Vous avez surement compris que pour une alimentation réelle, il suffit de faire la même chose que le 3.3 V avec le 5 V en introduisant un mag-amp juste avant l’une de ses 2 diodes de redressement et le tour est joué ! Ce deuxième mag-amp sera piloté, de la même manière que pour le 3.3 V, par rapport à la tension de sortie du 5 V pour s’adapter en temps réel aux conditions de charge en sortie. Il n’y a plus que le 12 V à réguler, ce qui ne pose pas de problème puisque la commande de découpage est toujours disponible et on peut l’utiliser rien que pour lui à présent. Le 12 V est donc la tension dont les variations piloteront directement l’étage de découpage, c’est sa régulation à lui. Les autres tensions s’ajusteront toutes seules grâce à leur mag-amp respectif. La régulation est alors devenue indépendante !
Si l’on charge beaucoup le 5 V et que le découpage ne change pas (12 V invariant), il faut être sûr que le mag-amp dispose de suffisamment de marge de manoeuvre pour que le 5 V soit maintenu à son niveau en faisant tendre le retard vers 0. Un mag-amp ne peut délivrer qu’une tension de sortie plus faible que la tension à son entrée donc il faut bien définir la hauteur des impulsions et la capacité du mag-amp sous peine d’être un peu trop limité.

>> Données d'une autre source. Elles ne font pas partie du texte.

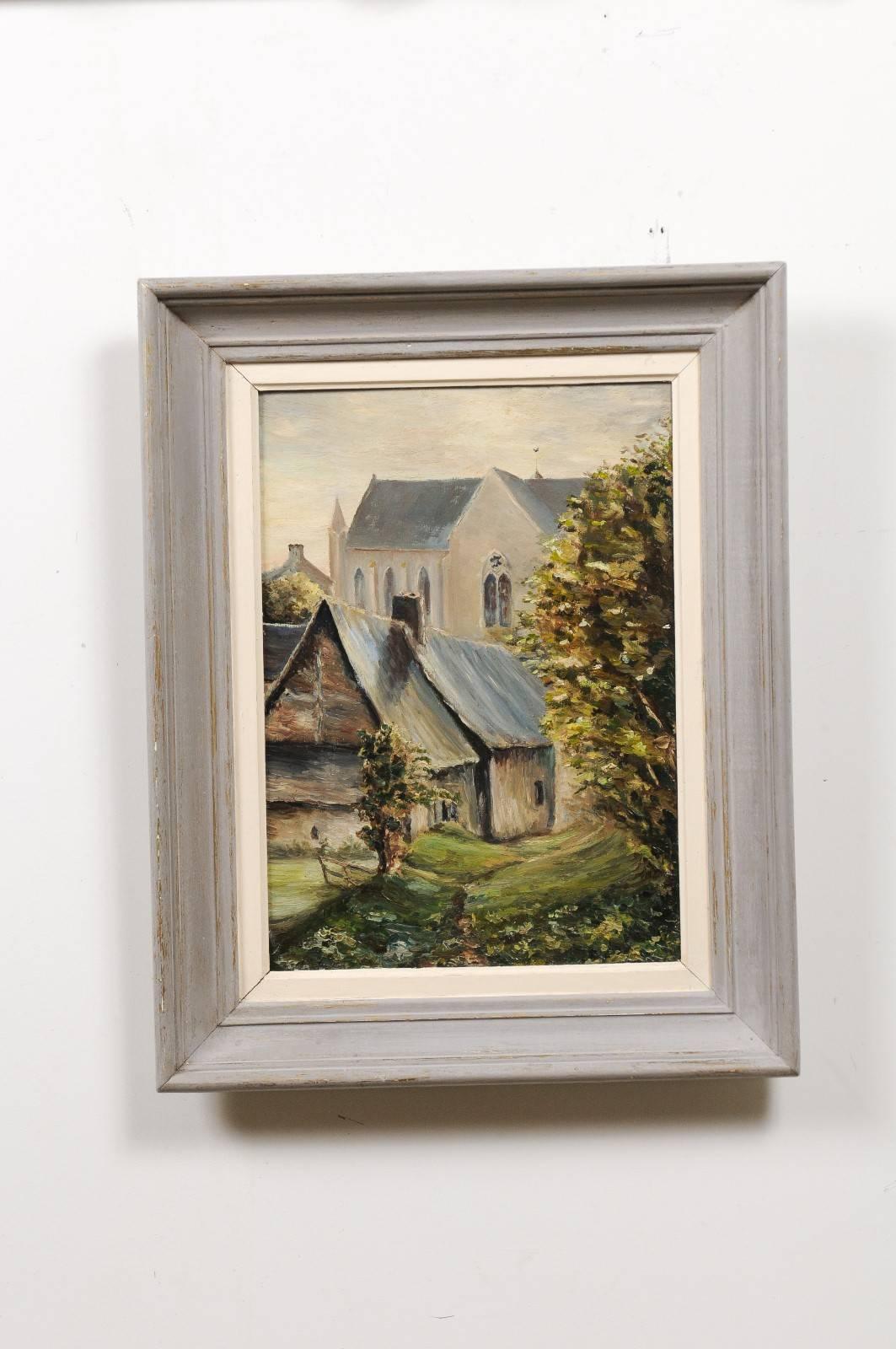 A French 19th century oil on wood landscape painting depicting a church in Brittany. This French vertical format painting depicts a scene that takes place in the Westernmost area of France, the spectacular region of Brittany. A church depicted in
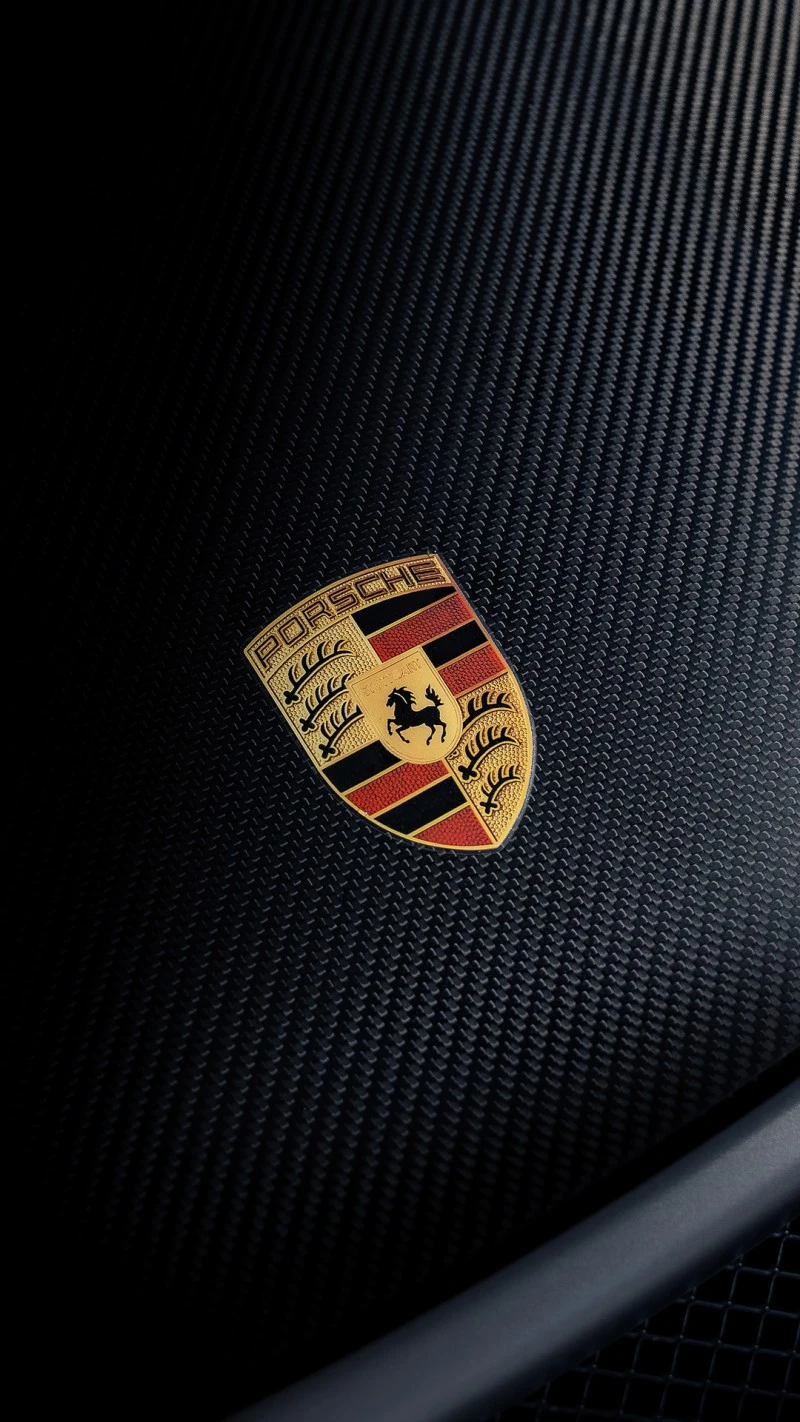 Porsche Crest on Carbon Fiber 4K Mobile Wallpaper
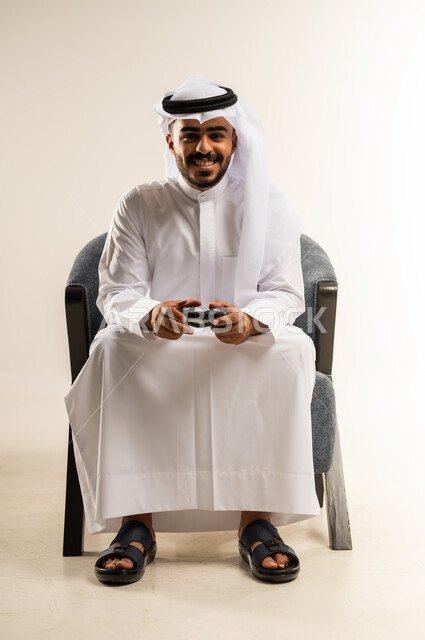 النظر الى الكاميرا بايماءات السرور والفرح, اجهزة وتقنيات الكترونية حديثة ترفيهيه, قضاء وقت ممتع ومسلي، التفاعل والاندماج مع ألعاب الفيديو والبلايستيشن، بورتريه لشاب عربي خليجي كويتي يرتدي الثوب التقليدي والغتره يجلس على كرسي مريح ويحمل بيده عصا التحكم، خلفية بيضاء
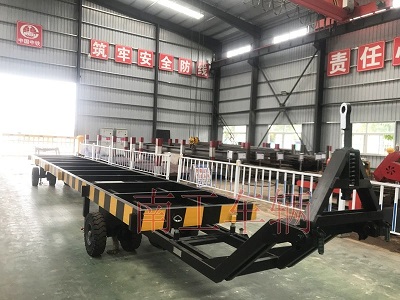 1672641190113800.jpg 10噸骨架式雙牽引平板拖車I.jpg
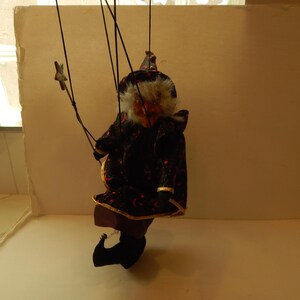 May include: A marionette puppet featuring a figure with white hair, a pointed hat, and a black cloak adorned with orange crescent moon and star patterns. The puppet is suspended by black strings and holds a small star-shaped wand in one hand.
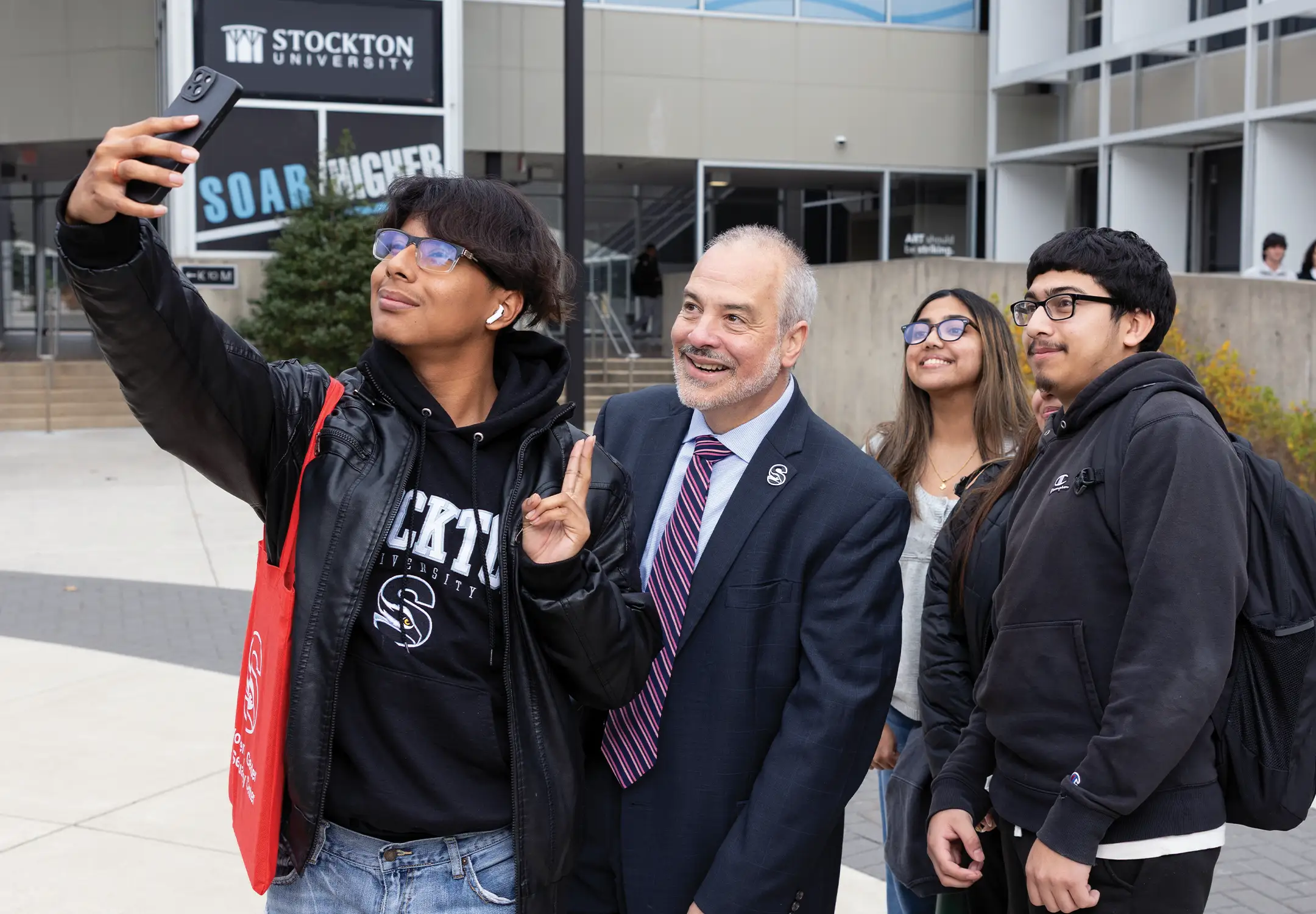 President Joe Bertolino takes a selfie with Stockton students, reflecting his commitment to building meaningful relationships across the campus community.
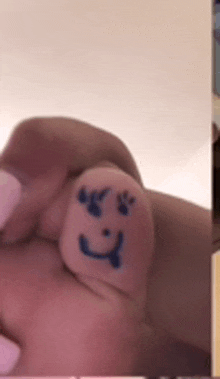 a close up of a finger with a smiley face drawn on it .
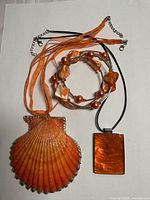 Overview of scallop shell pendant necklace, rectangular shell pendant necklace and stretch bracelet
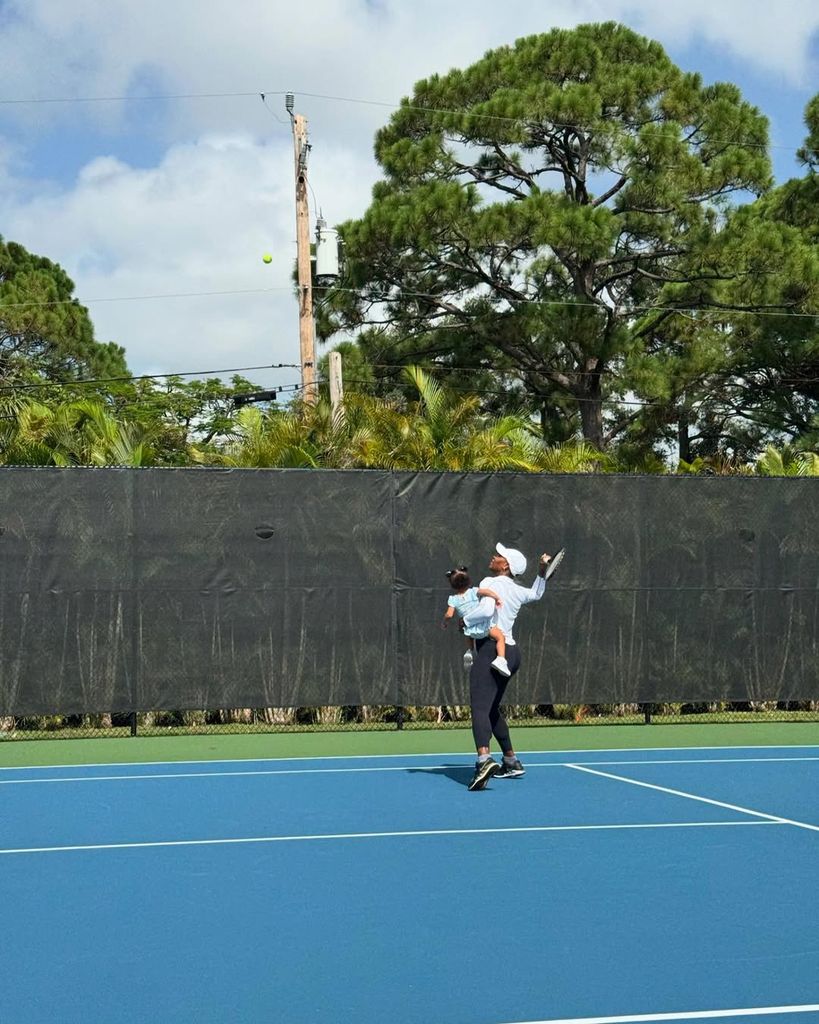 Serena holding her daughter mid serve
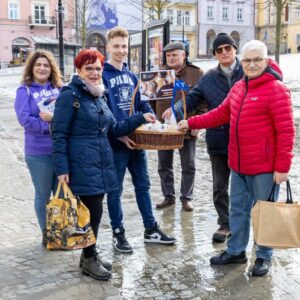 przechodnie częstują się pączkami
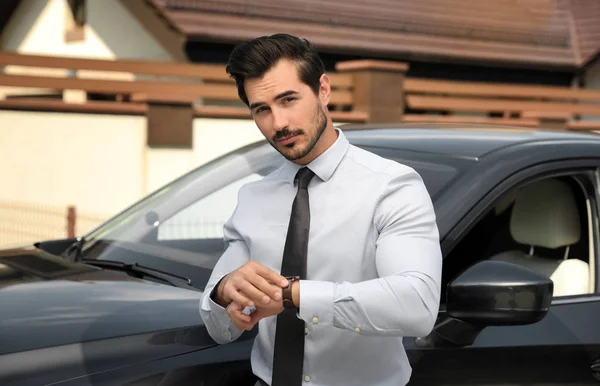 Aantrekkelijke jonge man controletijd in de buurt van luxe auto buitenshuis — Stockfoto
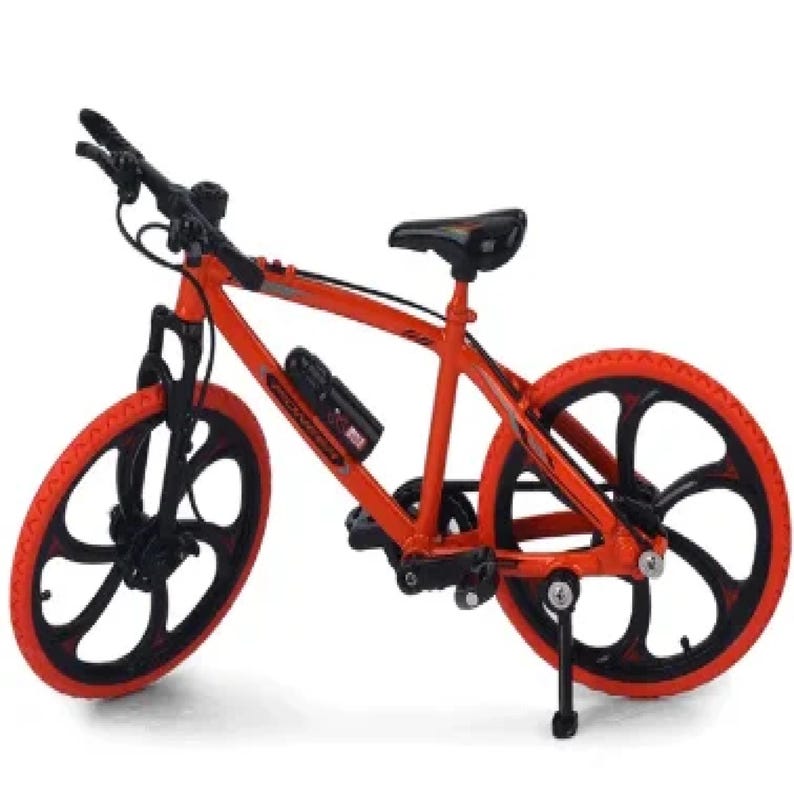 Op de afbeelding: Een miniatuurfiets in oranje en zwart. De fiets heeft zwarte banden met oranje velgen en een zwart zadel. Het frame is oranje met zwarte accenten. Met bidonhouder.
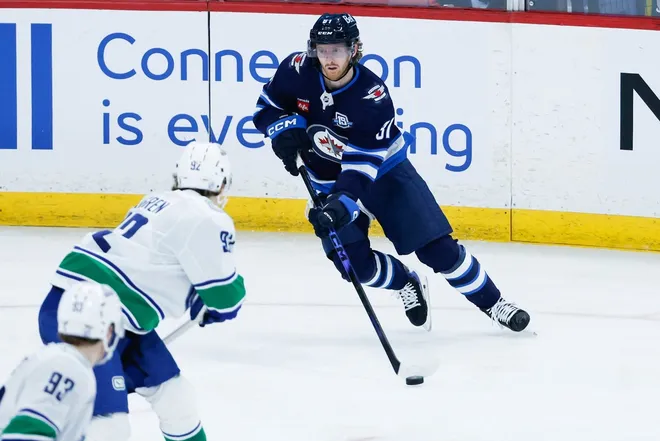 Mar 7, 2026; Winnipeg, Manitoba, CAN; Winnipeg Jets forward Kyle Connor (81) skates in on Vancouver Canucks forward Liam Ohgren (92) during the third period at Canada Life Centre.
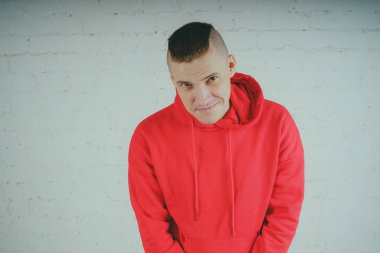 Yakışıklı olan bir tuğla duvar tarafından poz. Kırmızı kapüşonlu deli adam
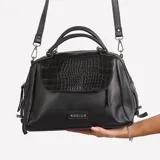 Cartera bandolera negra de cuero sintético con textura croco en la solapa superior. Tiene doble asa corta y correa larga extraíble y ajustable. El logo de la marca está grabado en una placa metálica plateada en el frente.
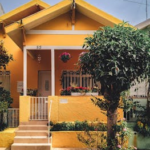 Bright yellow house with lush garden, vibrant flowers, and welcoming porch entrance.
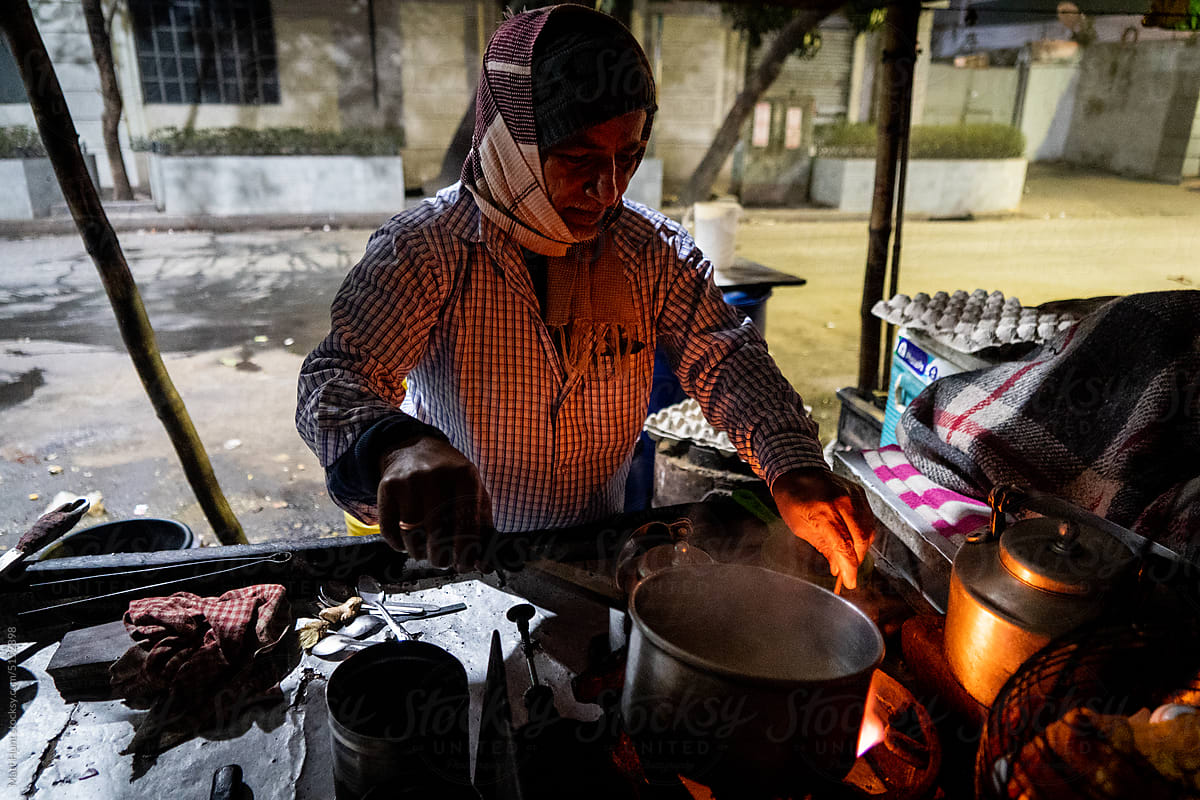 A street food vendor boils water for hot chai tea in Kolkata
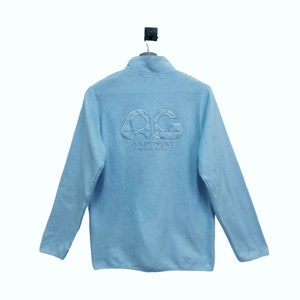 May include: A light blue fleece jacket with a zipper closure and a white embroidered logo that says "AC" and "Gourp&egrave;ges" with "Made in Italy" underneath.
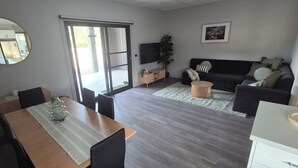 A modern living room with a dining area, a large mirror, a flat-screen TV, a sofa, and a coffee table. - Family Luxury Country Retreat Pool & Spa – Lodge 2 (Yarrambat)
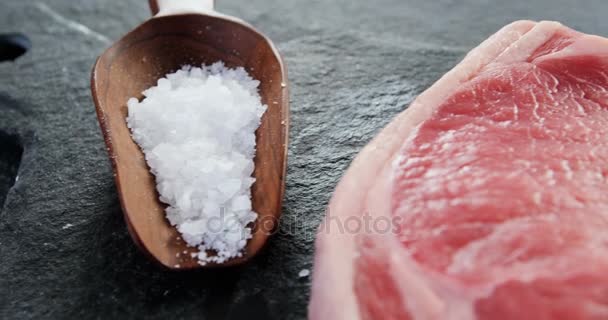 Sirloin chop, salt and chilies — Stock Video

Au final, ça en fait un moyen très efficace pour réguler des alimentations à sorties multiples, sans que les chargements sur une ou plusieurs lignes n’influencent la régulation de l’ensemble. On peut alors réduire la tolérance sur les variations de tension en sortie et Antec les définit par exemple à +/- 3 % contre +/- 5 % pour les alimentations classiques. Lors de tests sur une alimentation bien faite (Seasonic S12 500 W), les variations sur le 12 V de 0 à 100 % de sa capacité (chargement dissymétrique) sont de seulement 0.015 V.